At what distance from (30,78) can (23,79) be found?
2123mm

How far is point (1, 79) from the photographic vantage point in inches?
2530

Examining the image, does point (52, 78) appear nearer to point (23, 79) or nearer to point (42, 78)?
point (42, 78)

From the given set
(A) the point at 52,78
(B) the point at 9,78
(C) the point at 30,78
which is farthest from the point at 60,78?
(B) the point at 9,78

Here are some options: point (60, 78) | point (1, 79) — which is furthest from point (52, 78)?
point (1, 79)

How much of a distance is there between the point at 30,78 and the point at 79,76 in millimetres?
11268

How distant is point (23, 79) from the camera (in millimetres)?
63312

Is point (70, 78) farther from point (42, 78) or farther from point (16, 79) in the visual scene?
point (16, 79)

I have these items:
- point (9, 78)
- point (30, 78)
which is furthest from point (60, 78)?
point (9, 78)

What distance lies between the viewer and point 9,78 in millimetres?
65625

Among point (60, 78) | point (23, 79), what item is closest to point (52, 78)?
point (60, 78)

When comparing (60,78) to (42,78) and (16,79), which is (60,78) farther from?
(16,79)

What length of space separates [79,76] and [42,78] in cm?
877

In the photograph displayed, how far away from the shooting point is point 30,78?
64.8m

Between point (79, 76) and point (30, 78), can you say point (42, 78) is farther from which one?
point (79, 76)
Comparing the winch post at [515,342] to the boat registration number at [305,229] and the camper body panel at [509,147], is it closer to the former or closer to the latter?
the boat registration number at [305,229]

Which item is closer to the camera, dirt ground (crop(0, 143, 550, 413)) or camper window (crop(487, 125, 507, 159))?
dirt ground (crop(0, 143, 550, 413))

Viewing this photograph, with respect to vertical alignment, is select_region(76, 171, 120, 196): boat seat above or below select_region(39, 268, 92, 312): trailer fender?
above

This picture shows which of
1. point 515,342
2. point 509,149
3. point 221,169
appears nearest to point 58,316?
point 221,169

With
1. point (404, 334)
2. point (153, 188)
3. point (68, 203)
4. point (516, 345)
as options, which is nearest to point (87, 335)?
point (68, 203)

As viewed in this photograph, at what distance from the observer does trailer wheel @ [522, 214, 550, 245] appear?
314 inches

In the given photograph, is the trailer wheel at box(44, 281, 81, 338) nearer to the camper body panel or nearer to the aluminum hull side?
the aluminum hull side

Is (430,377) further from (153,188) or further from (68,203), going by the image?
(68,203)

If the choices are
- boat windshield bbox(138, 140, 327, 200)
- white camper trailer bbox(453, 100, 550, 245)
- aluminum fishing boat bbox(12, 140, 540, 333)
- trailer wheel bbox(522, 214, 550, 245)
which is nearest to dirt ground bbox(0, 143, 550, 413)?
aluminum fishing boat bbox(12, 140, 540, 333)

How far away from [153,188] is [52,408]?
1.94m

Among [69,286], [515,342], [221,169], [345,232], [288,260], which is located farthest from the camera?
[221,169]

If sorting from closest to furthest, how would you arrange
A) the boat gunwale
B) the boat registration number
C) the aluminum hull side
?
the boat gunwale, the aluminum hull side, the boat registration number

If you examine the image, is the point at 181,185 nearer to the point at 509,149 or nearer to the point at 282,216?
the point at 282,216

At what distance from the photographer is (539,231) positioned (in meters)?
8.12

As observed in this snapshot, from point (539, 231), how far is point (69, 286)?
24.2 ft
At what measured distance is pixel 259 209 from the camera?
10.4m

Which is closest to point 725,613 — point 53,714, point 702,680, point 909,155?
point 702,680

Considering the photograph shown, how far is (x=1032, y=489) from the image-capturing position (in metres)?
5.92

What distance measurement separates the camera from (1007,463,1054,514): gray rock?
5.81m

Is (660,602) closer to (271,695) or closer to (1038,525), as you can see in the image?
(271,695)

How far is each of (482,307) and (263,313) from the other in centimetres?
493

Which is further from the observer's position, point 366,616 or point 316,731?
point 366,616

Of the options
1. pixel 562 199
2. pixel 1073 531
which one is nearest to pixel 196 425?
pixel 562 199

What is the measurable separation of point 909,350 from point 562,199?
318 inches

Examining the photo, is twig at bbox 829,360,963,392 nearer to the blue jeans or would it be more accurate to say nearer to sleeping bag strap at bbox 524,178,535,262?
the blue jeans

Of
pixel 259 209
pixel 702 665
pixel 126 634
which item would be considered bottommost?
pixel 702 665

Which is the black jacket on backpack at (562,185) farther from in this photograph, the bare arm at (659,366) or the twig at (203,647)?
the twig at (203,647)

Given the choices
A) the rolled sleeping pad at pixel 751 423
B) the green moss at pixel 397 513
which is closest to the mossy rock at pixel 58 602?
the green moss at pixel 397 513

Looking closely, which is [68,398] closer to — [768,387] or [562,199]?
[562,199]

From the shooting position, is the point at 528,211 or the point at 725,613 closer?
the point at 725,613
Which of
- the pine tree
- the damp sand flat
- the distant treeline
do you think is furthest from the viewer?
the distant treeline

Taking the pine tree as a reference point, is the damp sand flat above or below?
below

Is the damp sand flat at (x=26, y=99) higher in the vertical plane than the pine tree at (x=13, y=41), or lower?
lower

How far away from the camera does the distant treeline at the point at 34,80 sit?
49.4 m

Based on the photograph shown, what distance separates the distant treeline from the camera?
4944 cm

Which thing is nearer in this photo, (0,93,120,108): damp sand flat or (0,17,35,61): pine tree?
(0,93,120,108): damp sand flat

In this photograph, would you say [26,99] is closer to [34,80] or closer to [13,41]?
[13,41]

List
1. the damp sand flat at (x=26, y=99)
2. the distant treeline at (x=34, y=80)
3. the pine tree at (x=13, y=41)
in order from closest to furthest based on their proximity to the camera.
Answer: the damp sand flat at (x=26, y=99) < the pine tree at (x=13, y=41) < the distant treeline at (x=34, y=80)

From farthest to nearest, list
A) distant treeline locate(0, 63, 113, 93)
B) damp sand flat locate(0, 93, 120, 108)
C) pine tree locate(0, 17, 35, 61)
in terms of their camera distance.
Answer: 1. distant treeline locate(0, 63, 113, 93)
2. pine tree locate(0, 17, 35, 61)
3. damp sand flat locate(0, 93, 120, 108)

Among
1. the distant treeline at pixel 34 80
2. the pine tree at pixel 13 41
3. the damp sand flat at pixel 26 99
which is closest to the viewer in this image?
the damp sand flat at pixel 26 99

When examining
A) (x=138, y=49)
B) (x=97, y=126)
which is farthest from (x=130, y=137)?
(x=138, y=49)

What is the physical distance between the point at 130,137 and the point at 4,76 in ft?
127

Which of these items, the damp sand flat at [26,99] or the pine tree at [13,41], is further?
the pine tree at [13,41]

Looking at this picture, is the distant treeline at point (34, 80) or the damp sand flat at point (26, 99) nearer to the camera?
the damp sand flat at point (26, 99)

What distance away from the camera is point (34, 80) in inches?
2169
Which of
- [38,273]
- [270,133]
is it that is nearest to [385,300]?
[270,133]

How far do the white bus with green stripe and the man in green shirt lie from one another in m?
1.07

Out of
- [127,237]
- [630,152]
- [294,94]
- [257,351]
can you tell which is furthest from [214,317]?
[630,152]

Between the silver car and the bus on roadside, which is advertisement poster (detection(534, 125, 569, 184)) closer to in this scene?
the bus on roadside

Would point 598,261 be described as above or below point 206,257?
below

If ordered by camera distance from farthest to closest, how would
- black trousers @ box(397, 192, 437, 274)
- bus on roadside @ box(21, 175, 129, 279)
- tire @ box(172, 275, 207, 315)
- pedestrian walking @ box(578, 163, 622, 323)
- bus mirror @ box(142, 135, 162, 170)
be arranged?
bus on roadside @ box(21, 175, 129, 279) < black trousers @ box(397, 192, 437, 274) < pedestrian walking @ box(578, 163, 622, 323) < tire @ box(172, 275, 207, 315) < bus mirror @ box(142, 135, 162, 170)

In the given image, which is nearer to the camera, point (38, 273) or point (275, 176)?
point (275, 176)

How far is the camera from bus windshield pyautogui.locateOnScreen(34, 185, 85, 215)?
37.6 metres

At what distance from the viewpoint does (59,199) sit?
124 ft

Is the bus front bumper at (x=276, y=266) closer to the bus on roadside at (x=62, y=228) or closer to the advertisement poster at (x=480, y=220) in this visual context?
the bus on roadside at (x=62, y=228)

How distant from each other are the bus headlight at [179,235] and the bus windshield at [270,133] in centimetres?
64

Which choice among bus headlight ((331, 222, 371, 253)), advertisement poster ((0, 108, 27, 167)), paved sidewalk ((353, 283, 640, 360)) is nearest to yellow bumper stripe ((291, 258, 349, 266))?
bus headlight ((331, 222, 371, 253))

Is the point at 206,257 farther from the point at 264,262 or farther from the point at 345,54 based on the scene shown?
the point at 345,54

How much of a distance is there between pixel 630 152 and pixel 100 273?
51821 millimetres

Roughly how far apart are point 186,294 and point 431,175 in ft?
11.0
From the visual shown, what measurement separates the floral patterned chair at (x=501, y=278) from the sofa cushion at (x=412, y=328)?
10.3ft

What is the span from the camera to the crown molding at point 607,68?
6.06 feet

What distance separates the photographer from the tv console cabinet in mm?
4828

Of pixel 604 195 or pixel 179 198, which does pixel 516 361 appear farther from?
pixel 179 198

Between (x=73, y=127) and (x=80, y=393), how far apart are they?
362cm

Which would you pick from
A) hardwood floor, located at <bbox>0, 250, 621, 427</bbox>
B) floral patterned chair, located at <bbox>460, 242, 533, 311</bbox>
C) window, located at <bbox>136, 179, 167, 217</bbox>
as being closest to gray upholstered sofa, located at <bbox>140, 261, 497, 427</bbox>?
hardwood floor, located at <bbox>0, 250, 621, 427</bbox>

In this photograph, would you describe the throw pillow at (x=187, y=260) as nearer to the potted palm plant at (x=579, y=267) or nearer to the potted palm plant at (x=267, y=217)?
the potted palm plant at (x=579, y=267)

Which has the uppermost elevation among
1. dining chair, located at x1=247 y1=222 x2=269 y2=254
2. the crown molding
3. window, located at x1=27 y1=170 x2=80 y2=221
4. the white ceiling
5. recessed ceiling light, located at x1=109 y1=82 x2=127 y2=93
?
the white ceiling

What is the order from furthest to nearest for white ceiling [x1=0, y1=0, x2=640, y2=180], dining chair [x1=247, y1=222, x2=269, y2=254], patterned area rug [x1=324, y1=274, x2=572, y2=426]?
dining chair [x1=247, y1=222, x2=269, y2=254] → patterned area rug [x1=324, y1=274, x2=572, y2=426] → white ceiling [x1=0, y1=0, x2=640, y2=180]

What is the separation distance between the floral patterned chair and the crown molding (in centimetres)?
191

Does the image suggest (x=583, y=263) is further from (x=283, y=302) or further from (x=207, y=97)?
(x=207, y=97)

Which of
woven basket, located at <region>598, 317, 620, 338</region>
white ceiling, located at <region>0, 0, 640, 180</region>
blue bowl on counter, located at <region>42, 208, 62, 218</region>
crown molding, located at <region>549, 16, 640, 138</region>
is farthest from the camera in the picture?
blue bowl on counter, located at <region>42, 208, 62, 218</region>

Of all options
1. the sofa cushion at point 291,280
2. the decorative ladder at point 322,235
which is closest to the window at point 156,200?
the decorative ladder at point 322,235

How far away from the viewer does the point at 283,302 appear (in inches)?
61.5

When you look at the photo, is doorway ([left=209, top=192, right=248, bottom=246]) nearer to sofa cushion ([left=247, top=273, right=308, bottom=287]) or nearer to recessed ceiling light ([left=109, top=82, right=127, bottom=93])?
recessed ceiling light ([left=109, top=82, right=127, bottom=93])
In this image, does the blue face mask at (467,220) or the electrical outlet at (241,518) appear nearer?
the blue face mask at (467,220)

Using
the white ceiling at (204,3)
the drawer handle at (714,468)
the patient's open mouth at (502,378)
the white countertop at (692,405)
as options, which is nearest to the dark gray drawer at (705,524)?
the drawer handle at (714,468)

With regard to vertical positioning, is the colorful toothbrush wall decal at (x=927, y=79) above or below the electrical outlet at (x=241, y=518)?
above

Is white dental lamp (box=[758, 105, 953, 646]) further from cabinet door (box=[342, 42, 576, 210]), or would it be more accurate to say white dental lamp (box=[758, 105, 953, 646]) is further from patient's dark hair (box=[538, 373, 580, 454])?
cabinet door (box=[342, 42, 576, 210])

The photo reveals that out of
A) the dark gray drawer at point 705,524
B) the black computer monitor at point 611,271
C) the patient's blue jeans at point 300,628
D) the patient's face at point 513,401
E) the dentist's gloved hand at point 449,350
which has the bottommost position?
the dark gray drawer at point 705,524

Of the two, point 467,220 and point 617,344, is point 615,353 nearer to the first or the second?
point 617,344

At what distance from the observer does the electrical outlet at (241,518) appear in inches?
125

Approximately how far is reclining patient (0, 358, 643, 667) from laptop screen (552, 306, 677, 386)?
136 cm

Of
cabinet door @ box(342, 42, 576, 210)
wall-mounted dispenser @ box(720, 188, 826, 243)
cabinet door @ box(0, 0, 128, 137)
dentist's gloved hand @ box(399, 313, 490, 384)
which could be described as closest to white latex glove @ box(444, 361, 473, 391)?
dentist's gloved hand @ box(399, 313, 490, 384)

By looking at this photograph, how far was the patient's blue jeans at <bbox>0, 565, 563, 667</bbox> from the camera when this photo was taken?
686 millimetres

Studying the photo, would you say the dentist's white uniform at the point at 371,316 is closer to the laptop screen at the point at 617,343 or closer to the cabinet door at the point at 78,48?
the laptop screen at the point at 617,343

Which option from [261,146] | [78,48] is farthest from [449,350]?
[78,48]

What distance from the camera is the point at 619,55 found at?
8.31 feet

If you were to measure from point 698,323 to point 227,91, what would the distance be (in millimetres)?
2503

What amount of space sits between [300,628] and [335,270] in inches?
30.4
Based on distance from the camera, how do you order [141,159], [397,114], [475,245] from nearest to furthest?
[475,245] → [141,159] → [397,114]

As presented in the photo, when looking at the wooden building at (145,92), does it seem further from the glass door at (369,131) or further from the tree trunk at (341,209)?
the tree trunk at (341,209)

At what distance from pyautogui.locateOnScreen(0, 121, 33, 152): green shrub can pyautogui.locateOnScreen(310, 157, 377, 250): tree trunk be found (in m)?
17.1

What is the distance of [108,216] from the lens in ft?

The task
Write out once more the lines above beginning at the line with "By looking at"; continue through the final line and stop there.

Exercise result
By looking at this photograph, how far was the patient's blue jeans at <bbox>0, 565, 563, 667</bbox> from the camera when this photo was taken?
686 millimetres

Studying the photo, would you say the dentist's white uniform at the point at 371,316 is closer to the laptop screen at the point at 617,343 or closer to the cabinet door at the point at 78,48?
the laptop screen at the point at 617,343

Which option from [261,146] | [78,48] is farthest from [449,350]?
[78,48]

What distance from the camera is the point at 619,55 found at?
8.31 feet

If you were to measure from point 698,323 to point 227,91, what would the distance be (in millimetres)?
2503

What amount of space sits between [300,628] and [335,270] in inches?
30.4
Based on distance from the camera, how do you order [141,159], [397,114], [475,245] from nearest to furthest?
[475,245] → [141,159] → [397,114]

As presented in the photo, when looking at the wooden building at (145,92), does it seem further from the glass door at (369,131) or further from the tree trunk at (341,209)?
the tree trunk at (341,209)

At what distance from pyautogui.locateOnScreen(0, 121, 33, 152): green shrub can pyautogui.locateOnScreen(310, 157, 377, 250): tree trunk be found (in m)?
17.1

What is the distance of [108,216] from the lens in ft?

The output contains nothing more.